Life has been interesting lately. It's been a struggle as life usually is, some things are good some not so much. Finances always seem to be an issue and I always seem to find myself struggling the most with my emotions and stress levels at the end of the month when our basic food items (Milk, Eggs, Fresh Fruits and Veggies) seem to dwindle and disappear. With me running an eBay business some months are better than others, but this month seems particularly difficult for some reason. More so the dealing with it emotionally than the situation itself actually being different. It's this weird dynamic where I should go back to work to get a consistent paycheck, but if I do that then one of two things happens, I work the same shifts as Brian and we lose our food benefits and my paycheck goes to child care which defeats the purpose of me working, or I work an opposite shift as Brian, and we'd lose our Food benefits, and I'd never get to see my husband. How do you decide? I guess that is why I just keep up with my eBay as much as time allows. So I can stay home with the boys, and still see my husband and not be stressed out by a different financial situation. Money sucks. But I have wonderful things in my life that make it less horrible being broke. And if we could get rid of some of our debt it wouldn't be nearly as bad. I feel like I am sounding like a spoiled entitled American with the position I am in as to whether to find a job outside the home or not. Maybe I am. I suppose the fact that I even have an option puts us in a much better position than many American's.
So enough of the financial rant. I do want to talk about my Businesses as well. I am happy with where things seem to be going. On one hand I have this eBay business which is fun and produces extra income, and I know the harder I work at it the more successful and profitable it'll become. I love it because it is MY business, and I can do what I want to do with it. I also have another little side business that actually started quite casually. I've been making celebration cakes. I haven't done much cake decorating outside of school until this last year. And it is definitely reigniting that passion and I am hoping to turn it around eventually into more of an actual business and not just a hobby business. The biggest issue with the Celebration cake "business" vs the eBay business is that there is a lot more overhead and cost to run a legitimate brick and mortar business. I'm currently only really making things for family and friends. I want to move this business forward, but I'm not at a point where I have enough clientele to really honestly look into finding a commercial kitchen rental space. But if I want more orders, I need to find a commercial kitchen rental space! It is difficult finding the point to move forward without screwing myself over. Blah! It's all somewhat overwhelming.
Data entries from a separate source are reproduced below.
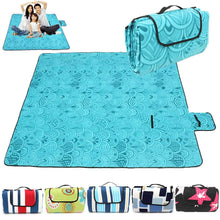 Load image into Gallery viewer, 200x200CM Waterproof Outdoor Mat | Outdoor Camping Beach Moisture-proof Blanket Portable CampingMat Hiking BeachPad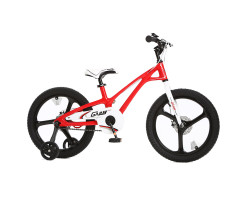 Дитячий велосипед RoyalBaby GALAXY FLEET 25.16-01 червоний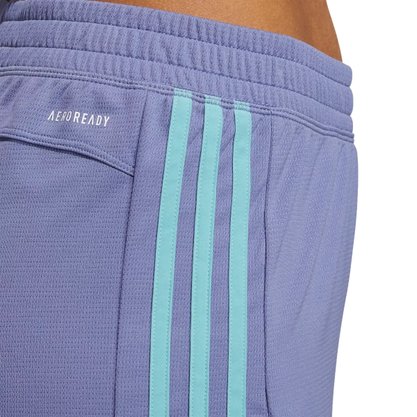 Shorts Adidas Pacer 3 Listras Feminino GU7118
On another plus side, I have started going to a gym. I enjoy it and they have child care so the boys can go play while me and my lovely neighbor get our work out on. We've been going about two weeks. My biggest concern is the ability to afford it in the coming months. I'm paid for 2 months, so I'm glad I get that time, but after that, it's going to be a struggle. I guess we will just take it as it comes. if we have the extra funds for it, great! If not, I will find things to do at home to keep up my physical fitness. The exercising has helped improve my energy and stamina which I love! I've only lost two pounds but I know it'll be more the longer I stay. One of the biggest downfalls I am finding is that Since I have started taking Jack to the child care there, his attitude has changed, and not for the better. I thought socializing him more would be a good thing, but now he is acting out and throwing tantrums. It's out of sorts for his behavior. Maybe it is a phase and has nothing to do with the child care in the gym. I can't really say, but either way, it's a new challenge we are facing and it is not a fun one.
Well, I guess that is life these days. I am sure I will have a follow up post in a couple days because I feel like there is a lot more I want/need to talk about I am just unsure of how to verbalize it yet I suppose. I feel like this is one of my more generic and boring posts, but isn't that the way life usually is, a little generic. I guess we'll chat later dear audience! As always, Thanks for reading!